Stark Luther (if it is he) looks defiant.
“A lot can change in a few years they say. A lot can change a man. And a lot of lots can change a man a lot, make a lot of changes in him.”
Whether this is true or not, this Stark Luther is completely different from the man Aldred had once known by that name. The Stark Luther of the late eighties was round and soft, with shoulder length hair and a stutter. This Luther is like something out of Egon Schiele, elongated, all angles and spikes. While his speech is definitely impaired (or perhaps his mentality) there is no trace of a stutter.
“It's impossible,” says Aldred. “Hard living and rigorous spiritual practice can't account for the fact that you're a completely different person.”
“The Mayor still can't see around his bicycle. Still has a handle in his eye. Aldred. The Mayor. The Tourist.”
“Tourists don't stay for three years.”
“Tourist. Stay: not a tourist. Go: tourist. Nothing in between, not even for Mayors.”
Stark Luther looks at the ground, the patched synthetic bedrock of his existence.
“There was nothing inside for you, Aldred. Nothing outside either.”
“I'm rather of that opinion myself.”
“So go. Go like a tourist. You've seen enough. Not gonna see anything new.”

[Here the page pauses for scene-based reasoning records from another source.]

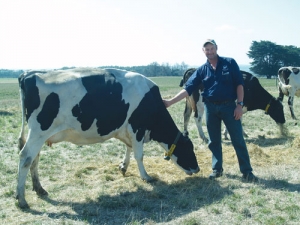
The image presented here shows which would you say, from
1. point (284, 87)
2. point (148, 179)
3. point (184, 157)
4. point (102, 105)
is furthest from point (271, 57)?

Stark Luther shambles off, still
staring at the ground. No, not staring at the ground, but worshiping,
walking a devotional path. Aldred wants badly to envy him. He wants
to want that certainty and direction. But in his heart it terrifies
him. If the man was Stark Luther, the change wrought in him is
alchemical. He is literally a new man, if new can apply to such a
used looking creature. This loss of personal integrity is a true
horror. Aldred knows he wants fulfillment, but he also knows he wants
to still be Aldred at the end of his road.
Perhaps this fear of disintegration is what's been holding me back, he thinks. Perhaps I need to disappear.